Dokumentauszug:
☆ ☆ ☆ ☆
Teil 10
Das kleine Stück Land lohnte ihre Mühe. In den Stuben dröhnten die Webstühle. Auch hier war ein Webstuhl frei, für jeden weiteren wurden sechs Groschen Stuhlgeld entrichtet.
Der Obere Hof mit Jägerhaus und Schafstall erhielt sich wohl noch eine Zeit, aber es wurde stiller um ihn. Denn als man auch die nördliche Hälfte seiner Flur zerschlug, wurde ihm der Lebensgrund entzogen. Das ging freilich langsamer vor sich, da der Frau Mutter- Busch und der Eichbusch ihre Ausläufer ein Stück am Wasser entlang zogen und das Freiland durch Rodung erweitert werden musste. Dann aber reihten sich wie auf der südlichen auch auf der nördlichen Seite die Häuser, bis das ganze Dörflein in seinem vierten Jahrzehnte 59 Hausbesitzer hatte. Nur fehlten der Tochtersiedlung die Bauernhöfe mit Waldhufen. Die Landstreifen der Gärtner und Häusler endeten vor dem Busche. Zwischen beiden Häuserreihen ist noch, wie früher in Dürrhennersdorf die Aue, das Wiesenland.
Damit auch die Neuschönberger die fröhliche Geselligkeit pflegen konnten, gab es bald einen Kretscham. Sicher die Gaststätte die viele noch im Volksmund als „Dreckcher Ärmel“ kennen. Freilich konnten sie nicht zechen wie die Großbauern, sie mußten ihre Groschen sparen und machten den Kretschmer nicht fett. Um 1820 zahlte er nur einen Taler und sechs Groschen Zapfengeld fürs Jahr, während der Dürrhennersdorfer Kretschmer zur gleichen Zeit sechs Taler Zapfengeld abführen mußte. Der Neuschönberger Kretschmer lebte in Wahrheit von der Arbeit auf seiner kleinen Scholle, und zur Zeit der Feldbestellung und der Ernte mag sein Kretscham manche Tage geschlossen gewesen sein.
Eine Schule und Kirche konnte der kleine Ort sich nicht leisten. Die Kinder liefen die weite Strecke zur Dürrhennersdorfer Schule. So beschreibt uns auch Oskar Schwär in der Chronik „Sonntags gingen die Neuschönberger denselben Weg zur Kirche nach Dürrhennersdorf. Manchmal zogen sie in schwarzer Tracht langsam hinter einen Sarg her. An einem der letzten Tage des Jahres 1820 trugen sie den Jäger i.R. Droßky, der im Oberhof wohnte, zu Grabe. Sein Denkmal, das eigenartigste des Kirchhofs, erzählt auf den zwei Schrifttafel, die an einem Säulenstumpf mit gekrönter Urne hängen.
☆ ☆ ☆ ☆
Bereitgestellte Daten:
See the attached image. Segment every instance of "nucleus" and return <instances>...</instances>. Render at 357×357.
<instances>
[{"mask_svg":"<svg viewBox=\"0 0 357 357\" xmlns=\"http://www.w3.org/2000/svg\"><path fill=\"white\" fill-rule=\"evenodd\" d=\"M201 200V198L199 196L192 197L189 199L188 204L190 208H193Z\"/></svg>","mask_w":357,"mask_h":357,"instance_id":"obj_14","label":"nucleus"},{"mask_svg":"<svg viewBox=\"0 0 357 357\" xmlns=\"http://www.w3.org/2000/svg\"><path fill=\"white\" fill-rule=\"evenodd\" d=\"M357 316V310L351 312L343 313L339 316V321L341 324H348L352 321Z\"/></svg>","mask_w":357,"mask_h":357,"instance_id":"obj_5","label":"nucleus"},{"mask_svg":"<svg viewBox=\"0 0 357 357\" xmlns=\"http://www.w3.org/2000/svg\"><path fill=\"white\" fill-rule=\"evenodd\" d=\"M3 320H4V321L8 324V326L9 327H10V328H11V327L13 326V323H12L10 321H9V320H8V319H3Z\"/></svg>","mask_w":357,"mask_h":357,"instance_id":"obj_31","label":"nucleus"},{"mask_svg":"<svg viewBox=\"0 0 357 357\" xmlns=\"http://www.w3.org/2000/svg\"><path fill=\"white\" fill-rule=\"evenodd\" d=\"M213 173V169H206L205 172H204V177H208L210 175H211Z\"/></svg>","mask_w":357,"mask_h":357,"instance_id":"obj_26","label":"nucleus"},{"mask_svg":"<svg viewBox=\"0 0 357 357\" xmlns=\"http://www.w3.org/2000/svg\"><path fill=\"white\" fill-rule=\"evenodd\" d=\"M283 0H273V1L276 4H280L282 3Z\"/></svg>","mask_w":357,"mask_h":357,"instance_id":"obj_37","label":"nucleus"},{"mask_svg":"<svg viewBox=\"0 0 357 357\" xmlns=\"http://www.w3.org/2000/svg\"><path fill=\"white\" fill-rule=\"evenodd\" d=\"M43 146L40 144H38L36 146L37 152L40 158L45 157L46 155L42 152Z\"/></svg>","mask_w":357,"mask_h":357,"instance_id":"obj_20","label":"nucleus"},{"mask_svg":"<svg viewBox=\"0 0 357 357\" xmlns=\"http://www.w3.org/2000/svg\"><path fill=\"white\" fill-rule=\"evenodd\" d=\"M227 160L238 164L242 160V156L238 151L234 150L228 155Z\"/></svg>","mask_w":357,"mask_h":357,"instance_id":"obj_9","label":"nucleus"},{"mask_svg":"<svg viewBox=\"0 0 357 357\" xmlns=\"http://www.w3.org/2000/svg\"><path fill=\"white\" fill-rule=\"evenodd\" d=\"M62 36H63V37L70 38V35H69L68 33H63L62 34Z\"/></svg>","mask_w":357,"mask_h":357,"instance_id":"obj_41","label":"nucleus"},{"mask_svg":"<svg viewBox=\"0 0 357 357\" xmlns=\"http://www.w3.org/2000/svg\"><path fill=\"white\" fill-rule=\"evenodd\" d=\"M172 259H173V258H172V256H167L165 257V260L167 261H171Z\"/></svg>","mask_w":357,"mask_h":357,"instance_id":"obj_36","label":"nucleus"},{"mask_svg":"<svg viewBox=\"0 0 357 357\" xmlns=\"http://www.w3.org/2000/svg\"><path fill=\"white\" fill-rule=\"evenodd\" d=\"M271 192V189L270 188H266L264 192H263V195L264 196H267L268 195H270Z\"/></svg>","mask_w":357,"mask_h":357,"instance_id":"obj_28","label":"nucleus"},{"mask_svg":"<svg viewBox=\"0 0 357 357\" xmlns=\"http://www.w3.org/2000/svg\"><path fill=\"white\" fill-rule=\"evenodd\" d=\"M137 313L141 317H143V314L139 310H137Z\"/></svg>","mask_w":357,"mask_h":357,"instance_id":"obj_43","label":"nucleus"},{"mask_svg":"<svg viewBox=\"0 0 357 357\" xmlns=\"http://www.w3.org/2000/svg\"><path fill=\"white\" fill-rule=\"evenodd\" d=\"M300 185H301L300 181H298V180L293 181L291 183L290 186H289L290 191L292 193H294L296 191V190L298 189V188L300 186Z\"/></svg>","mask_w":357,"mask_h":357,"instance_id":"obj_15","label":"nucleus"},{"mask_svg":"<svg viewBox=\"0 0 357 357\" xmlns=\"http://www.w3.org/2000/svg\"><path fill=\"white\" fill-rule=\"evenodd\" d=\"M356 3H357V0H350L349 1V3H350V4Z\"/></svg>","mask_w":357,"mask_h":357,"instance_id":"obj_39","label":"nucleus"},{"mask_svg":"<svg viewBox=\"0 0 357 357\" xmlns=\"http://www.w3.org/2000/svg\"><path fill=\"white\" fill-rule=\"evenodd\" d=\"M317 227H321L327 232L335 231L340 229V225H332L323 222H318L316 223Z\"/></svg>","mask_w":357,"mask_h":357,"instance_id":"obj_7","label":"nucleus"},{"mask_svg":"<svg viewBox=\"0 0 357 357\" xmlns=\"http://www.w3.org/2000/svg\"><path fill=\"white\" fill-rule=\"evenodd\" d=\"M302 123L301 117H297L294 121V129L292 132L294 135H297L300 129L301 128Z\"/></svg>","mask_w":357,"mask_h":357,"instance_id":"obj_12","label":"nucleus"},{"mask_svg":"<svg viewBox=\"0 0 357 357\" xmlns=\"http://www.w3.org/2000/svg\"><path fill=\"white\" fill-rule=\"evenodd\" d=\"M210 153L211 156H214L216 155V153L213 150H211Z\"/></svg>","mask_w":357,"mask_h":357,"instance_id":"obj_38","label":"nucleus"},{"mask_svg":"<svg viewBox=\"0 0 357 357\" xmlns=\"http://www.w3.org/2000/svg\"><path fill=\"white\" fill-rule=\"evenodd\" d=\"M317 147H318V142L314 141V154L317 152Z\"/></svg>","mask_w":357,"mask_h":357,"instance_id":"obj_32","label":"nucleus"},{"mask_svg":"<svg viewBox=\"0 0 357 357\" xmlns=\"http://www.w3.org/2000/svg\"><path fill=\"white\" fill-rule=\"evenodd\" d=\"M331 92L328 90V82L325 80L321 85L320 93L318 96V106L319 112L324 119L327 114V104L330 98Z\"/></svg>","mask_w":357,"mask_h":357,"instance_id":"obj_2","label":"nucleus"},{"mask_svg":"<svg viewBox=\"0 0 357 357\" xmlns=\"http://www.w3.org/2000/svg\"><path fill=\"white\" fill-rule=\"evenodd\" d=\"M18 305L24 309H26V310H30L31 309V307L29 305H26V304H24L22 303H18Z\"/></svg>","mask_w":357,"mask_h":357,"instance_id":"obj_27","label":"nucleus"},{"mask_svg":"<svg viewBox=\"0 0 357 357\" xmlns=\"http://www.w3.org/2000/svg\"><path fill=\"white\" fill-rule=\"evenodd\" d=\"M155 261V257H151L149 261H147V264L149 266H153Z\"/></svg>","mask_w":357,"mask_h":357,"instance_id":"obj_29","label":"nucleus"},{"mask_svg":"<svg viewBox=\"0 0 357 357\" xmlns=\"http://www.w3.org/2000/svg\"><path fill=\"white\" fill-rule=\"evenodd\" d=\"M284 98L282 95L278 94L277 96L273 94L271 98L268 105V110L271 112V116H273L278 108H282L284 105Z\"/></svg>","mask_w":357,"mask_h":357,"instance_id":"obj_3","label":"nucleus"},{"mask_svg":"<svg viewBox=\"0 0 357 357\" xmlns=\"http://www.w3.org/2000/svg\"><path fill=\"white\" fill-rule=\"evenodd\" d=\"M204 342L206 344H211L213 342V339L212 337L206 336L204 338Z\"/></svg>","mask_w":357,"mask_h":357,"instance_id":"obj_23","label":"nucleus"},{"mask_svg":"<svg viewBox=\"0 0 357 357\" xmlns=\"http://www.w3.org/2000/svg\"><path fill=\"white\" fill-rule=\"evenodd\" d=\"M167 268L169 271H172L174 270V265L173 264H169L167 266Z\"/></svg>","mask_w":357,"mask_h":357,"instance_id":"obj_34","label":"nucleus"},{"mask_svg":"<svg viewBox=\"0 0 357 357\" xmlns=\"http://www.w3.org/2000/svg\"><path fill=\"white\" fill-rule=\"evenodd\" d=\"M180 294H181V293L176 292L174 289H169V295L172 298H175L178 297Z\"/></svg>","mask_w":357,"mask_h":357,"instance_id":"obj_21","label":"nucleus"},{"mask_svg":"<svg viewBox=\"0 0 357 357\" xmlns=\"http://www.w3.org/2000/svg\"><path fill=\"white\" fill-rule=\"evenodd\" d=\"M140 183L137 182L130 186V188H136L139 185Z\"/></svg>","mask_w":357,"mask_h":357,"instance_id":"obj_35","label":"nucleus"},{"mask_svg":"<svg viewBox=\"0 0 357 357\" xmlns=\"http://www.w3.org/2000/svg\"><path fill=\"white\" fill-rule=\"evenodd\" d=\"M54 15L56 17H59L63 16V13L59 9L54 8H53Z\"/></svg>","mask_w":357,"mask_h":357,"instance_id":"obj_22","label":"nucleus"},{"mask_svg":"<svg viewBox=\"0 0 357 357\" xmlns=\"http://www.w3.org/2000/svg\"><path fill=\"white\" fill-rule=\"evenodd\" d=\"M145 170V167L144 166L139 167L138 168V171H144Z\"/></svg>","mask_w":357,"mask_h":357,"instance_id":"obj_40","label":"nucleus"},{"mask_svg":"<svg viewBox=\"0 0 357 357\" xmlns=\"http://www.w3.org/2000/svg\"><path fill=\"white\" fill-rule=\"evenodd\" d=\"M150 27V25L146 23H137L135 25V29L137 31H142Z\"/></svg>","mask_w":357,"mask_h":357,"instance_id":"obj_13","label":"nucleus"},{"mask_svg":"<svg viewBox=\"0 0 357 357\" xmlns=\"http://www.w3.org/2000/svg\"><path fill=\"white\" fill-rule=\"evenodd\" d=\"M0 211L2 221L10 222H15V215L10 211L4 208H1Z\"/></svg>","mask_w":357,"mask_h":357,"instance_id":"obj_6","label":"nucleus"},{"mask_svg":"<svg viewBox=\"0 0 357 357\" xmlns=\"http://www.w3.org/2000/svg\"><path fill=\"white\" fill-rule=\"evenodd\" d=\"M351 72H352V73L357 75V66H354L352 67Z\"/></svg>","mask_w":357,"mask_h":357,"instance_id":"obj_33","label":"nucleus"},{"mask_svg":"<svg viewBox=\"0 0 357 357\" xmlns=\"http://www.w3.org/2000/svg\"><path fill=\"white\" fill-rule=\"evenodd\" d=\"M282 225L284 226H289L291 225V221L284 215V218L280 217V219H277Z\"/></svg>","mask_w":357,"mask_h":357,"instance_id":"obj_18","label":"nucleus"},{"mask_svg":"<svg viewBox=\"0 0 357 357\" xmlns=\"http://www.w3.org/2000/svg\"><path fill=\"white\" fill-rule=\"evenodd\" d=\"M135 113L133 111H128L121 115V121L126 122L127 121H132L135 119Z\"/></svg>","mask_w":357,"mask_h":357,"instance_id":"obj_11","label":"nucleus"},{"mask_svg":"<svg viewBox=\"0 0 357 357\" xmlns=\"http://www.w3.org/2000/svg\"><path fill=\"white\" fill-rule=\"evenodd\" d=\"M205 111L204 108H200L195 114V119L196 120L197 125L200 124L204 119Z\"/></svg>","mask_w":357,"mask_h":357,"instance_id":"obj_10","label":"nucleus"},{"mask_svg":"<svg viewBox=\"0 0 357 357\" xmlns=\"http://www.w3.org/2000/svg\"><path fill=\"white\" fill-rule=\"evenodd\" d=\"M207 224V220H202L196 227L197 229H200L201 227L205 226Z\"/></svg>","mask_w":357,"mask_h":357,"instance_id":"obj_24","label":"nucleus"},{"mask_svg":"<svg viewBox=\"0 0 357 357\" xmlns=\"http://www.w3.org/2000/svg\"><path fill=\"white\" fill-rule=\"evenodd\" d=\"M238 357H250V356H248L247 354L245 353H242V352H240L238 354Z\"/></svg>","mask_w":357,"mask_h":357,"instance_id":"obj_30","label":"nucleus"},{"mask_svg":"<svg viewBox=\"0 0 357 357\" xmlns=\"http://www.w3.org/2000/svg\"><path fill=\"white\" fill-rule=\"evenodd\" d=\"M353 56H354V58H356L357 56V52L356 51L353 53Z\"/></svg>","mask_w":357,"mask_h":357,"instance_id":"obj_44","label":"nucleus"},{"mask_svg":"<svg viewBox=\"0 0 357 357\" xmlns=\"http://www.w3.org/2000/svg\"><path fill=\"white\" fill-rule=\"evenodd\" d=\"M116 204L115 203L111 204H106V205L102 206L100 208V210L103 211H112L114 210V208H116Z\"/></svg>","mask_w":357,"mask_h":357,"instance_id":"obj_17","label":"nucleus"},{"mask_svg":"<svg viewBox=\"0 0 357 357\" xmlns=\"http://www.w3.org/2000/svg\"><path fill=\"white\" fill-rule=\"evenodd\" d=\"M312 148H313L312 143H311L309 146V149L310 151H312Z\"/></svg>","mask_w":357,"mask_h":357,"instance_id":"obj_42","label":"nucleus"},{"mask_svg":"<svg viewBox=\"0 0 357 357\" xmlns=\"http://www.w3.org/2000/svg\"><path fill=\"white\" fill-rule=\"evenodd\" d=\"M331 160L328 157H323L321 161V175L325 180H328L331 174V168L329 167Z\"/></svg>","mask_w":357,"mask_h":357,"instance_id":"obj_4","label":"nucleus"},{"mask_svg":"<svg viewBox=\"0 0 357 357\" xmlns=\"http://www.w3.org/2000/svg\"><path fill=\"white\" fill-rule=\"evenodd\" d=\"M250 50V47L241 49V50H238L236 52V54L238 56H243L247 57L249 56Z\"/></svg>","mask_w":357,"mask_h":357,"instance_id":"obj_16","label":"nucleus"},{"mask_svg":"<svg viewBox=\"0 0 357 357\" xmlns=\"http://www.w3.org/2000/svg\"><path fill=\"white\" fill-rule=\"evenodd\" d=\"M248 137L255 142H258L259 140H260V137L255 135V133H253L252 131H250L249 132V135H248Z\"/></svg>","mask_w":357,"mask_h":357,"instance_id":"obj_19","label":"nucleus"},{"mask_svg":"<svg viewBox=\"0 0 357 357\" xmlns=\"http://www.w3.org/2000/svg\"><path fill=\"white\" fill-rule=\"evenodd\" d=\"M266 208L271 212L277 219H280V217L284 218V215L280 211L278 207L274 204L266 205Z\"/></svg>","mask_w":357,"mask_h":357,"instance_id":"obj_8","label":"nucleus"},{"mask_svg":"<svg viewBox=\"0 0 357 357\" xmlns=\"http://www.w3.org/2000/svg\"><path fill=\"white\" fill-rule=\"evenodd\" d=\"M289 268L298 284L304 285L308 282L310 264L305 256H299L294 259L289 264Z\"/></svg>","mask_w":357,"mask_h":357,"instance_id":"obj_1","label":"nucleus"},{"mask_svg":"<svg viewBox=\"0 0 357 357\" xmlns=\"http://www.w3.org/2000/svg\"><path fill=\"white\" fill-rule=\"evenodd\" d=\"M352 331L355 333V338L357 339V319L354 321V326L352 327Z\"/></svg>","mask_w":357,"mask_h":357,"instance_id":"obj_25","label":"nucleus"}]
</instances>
☆ ☆ ☆ ☆
Ziel der Aufgabe: Stimmen die folgenden Aussagen mit dem Dokumentauszug überein? Antworte zu jeder mit Ja oder Nein und zitiere wörtlich die Worte, die den Ausschlag geben. (a) Um 1820 zahlte der Neuschönberger Kretschmer mehr Zapfengeld als der Dürrhennersdorfer. (b) Neuschönberg hatte eine eigene Schule. (c) Im vierten Jahrzehnt zählte das Dörflein 59 Hausbesitzer.

Lösung der Aufgabe:
(a) Nein: „Um 1820 zahlte er nur einen Taler und sechs Groschen Zapfengeld fürs Jahr, während der Dürrhennersdorfer Kretschmer zur gleichen Zeit sechs Taler Zapfengeld abführen mußte.“
(b) Nein: „Eine Schule und Kirche konnte der kleine Ort sich nicht leisten.“
(c) Ja: „bis das ganze Dörflein in seinem vierten Jahrzehnte 59 Hausbesitzer hatte“